Poi, aiutata da un amante, getta il cadavere di Joschko nella palude,
vanificando il delirio del principe che voleva conservare il morto in una teca
di cristallo. C' è speranza che il principe si rifugi in un matrimonio come si
deve? No, perché la donna adatta si fa sedurre da un avventuriero. Il principe
ripiega sul matrimonio con la figlia di lei. Una zattera, come si vede, che va
alla deriva col suo carico di personaggi pittoreschi e strambi, malati e
primitivi, relitti di un mondo di ieri che non si sa bene come possano
garantirci, domani, un' umanità rinnovata. Saiko era non solo amico e
ammiratore di Hermann Broch, ma anche estimatore fortissimo di Joyce, oltre che
appassionato lettore di Freud, di Mach, di Weininger. Lo si sente. Egli rifiuta
ciò che, nella narrativa moderna, è tradizionale, ma anche nel senso nuovo di
rispecchiare la figuratività tutta esteriore del cinema. Al contrario, Saiko è
per una forma di epicità che, da un lato, si rifaccia ai grandi miti del mondo
antico, con tutte le loro suggestioni barbariche e animistiche; dall' altro
accompagni sino in fondo il cammino delle scienze e delle discipline umane, non
temendo un sovraccarico di meditazione e di analisi critica. E' per questo che,
nel percorso della Zattera, minuziosità visionarie da lente d' ingrandimento,
figurazioni umane tra il mostruoso e il grottesco si alternano e s' intrecciano
a lunghe lasse di intellettualismo puro e persino capzioso, affacciato sugli
spazi dell' astratto o del metafisico.
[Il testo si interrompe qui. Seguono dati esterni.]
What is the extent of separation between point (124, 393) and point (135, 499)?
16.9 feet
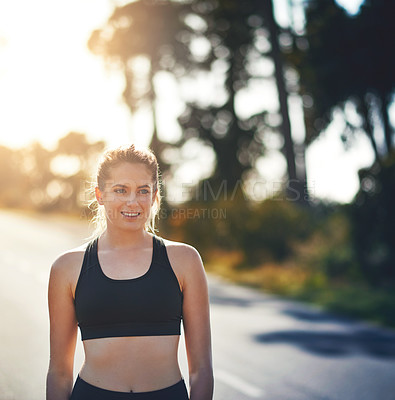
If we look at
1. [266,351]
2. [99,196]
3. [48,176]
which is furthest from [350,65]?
[48,176]

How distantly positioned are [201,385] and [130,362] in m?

Buon lettore del mondo barocco, Saiko ne
ricorda la lezione in questo e negli altri suoi scritti creativi, dove opera
forte la suggestione di una magia che non rifiuta le invocazioni dello stregone
in camice bianco e con gli strumenti di precisione dello scienziato
novecentesco. Una miscela che a Vienna, forse più che altrove, è stata
sperimentata, e a volte con successo. Saiko è uno di coloro che a tale ricetta
hanno fatto credito, se non altro come a nuova e tutto sommato non banale
ipotesi di lavoro.
L’autore
George Emmanuel Saiko (Seestadtl, 5 febbraio 1892 – Rekawinkel,
23 dicembre 1962) scrittore austriaco originario della regione di Usti nad
Labem, nella Boemia settentrionale, si laurea nel 1927 all’Università di
Vienna in Lettere e Filosofia, studiando in particolare la storia
dell’arte e l’antichità classica. Le sue pubblicazioni riguardano soprattutto
la saggistica su queste materie. Dopol’Anschluss, dal 1939 gli viene impedito
di scrivere nuovi testi e lavora all’Albertina, la più grande collezione di
stampe esistente al mondo. Dopo la conclusione della guerra, tra il 1945 e
il 1950 dirige la collezione grafica del museo viennese, lavorando in
seguito come scrittore indipendente.
Nel 1959 vince il premio letterario della Città di
Vienna (Preis der Stadt Wien für Literatur), mentre nel 1962ottiene
il premio nazionale per la letteratura (Großer Österreichischer Staatspreis).
Pochi mesi dopo muore a Rekawinkel, nella Bassa Austria.